Since the no-frills carrier first arrived in Houston last June, I have boarded the bus with three girlfriends and a box of white wine for a weekend stay in New Orleans, I've taken it on a whirlwind trip around Texas and I've snagged a last-minute seat on the double-decker from Austin.
"Bus travel — now it is a cool thing, a happening sector."
It's impossibly cheap, it's relatively clean and it's convenient. The weirdos seem to be at a minimum and, in my experience, the bus always arrives on time — and sometimes early, unheard of in the transportation industry. Plus, beyond beating the hell out of driving, there's something about it that feels sort of subversive. Cool, even.
"Bus travel — now it is a cool thing, a happening sector," said Joseph P. Schwieterman of DePaul University upon the release of a recent study on the benefits and costs of public transport, confirming my belief.
Megabus has been steadily increasing its Texas routes over the past several months, adding stops in Brenham, Giddings, Katy, La Grange, Prairie View and more.

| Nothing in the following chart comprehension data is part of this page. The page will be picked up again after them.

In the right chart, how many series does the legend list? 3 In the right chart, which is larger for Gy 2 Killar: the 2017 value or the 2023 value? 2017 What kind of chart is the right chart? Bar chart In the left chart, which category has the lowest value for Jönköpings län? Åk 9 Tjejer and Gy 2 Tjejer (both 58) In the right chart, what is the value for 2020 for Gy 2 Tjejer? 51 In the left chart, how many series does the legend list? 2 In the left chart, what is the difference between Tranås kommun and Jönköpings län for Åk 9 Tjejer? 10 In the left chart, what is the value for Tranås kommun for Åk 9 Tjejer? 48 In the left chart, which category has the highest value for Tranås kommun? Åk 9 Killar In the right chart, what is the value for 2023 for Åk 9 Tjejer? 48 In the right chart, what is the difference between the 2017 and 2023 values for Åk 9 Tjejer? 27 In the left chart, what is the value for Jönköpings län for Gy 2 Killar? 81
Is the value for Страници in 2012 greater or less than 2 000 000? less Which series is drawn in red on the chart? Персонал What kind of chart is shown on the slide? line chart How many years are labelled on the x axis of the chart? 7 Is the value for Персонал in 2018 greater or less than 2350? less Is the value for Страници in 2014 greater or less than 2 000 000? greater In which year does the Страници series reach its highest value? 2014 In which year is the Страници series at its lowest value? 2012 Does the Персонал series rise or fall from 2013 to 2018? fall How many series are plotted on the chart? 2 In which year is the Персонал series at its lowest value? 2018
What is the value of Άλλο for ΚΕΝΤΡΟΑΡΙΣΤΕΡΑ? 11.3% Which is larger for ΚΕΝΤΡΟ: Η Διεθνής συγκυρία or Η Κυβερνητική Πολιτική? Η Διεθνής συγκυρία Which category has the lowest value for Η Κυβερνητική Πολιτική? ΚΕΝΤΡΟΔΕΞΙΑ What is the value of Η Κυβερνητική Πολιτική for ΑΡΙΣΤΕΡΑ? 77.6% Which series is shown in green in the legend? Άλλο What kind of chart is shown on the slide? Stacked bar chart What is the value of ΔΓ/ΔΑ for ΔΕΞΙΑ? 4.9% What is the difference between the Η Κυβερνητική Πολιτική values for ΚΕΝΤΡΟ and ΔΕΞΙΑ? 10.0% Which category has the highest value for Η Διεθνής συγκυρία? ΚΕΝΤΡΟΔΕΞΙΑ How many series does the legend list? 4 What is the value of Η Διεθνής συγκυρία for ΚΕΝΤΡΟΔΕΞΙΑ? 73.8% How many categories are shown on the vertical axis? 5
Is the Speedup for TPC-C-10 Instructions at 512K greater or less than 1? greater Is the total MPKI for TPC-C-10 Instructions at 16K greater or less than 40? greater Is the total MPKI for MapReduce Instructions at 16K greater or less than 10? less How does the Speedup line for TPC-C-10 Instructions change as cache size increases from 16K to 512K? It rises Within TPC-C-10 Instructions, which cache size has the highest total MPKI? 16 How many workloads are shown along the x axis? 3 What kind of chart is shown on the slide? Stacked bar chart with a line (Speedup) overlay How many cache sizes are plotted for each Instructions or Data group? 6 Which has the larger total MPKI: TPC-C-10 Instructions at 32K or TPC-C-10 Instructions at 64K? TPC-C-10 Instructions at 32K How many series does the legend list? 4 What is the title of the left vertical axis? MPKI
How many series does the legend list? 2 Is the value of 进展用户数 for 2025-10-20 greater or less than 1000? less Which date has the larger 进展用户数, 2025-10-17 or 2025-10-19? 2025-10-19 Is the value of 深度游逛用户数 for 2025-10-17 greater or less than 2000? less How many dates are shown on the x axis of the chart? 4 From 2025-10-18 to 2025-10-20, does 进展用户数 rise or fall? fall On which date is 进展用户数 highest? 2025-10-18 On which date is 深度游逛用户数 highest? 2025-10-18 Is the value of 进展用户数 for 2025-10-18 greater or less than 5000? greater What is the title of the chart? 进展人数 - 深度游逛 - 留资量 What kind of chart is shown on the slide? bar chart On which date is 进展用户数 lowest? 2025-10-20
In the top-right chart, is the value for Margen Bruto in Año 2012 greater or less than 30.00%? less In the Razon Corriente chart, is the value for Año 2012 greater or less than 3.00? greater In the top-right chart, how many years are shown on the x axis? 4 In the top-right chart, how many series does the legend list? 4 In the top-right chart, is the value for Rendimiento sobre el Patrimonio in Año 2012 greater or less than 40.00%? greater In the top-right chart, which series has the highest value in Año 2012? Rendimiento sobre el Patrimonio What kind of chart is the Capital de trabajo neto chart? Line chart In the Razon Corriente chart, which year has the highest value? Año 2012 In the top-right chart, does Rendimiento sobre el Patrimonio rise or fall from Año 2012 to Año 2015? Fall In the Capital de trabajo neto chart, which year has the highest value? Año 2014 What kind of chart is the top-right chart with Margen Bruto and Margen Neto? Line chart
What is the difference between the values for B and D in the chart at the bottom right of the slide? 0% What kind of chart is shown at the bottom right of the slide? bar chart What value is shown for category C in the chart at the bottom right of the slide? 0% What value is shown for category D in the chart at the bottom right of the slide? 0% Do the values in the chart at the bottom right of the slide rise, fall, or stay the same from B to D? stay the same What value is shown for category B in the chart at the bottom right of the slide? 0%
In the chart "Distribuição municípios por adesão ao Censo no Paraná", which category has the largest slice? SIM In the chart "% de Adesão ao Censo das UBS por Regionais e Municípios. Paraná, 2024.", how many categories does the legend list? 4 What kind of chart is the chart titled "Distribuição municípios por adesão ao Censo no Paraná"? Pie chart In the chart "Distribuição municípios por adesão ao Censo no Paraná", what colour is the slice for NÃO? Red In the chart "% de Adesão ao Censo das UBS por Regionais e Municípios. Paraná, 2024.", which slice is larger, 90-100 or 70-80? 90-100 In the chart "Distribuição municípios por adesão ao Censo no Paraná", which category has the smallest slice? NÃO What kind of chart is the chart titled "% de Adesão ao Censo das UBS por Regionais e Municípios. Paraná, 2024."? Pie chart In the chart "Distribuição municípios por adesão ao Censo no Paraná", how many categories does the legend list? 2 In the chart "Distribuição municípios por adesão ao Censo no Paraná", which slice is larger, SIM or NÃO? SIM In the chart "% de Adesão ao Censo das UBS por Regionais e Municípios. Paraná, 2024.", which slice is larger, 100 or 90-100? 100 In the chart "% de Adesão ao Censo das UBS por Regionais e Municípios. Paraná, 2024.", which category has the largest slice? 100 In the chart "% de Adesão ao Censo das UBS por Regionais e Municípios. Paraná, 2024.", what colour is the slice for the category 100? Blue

And Galveston is next on its list, according to Guidry News.
Kerrville Bus Company previously operated the route between Houston and Galveston, and the island city's Intermodal Transportation Committee unanimously voted last week to endorse Megabus' request to use city right of ways until a new Downtown Transportation Terminal is complete.
"Megabus could be operating from downtown [with a stop at 20th and Market] by the end of February," John Carrara, transportation consultant for the Goodman Corporation, told the online news station. "And then they will move to the terminal when the terminal opens."
If only Megabus would install a bike rack on each vehicle, it would be a daytrippers' dream.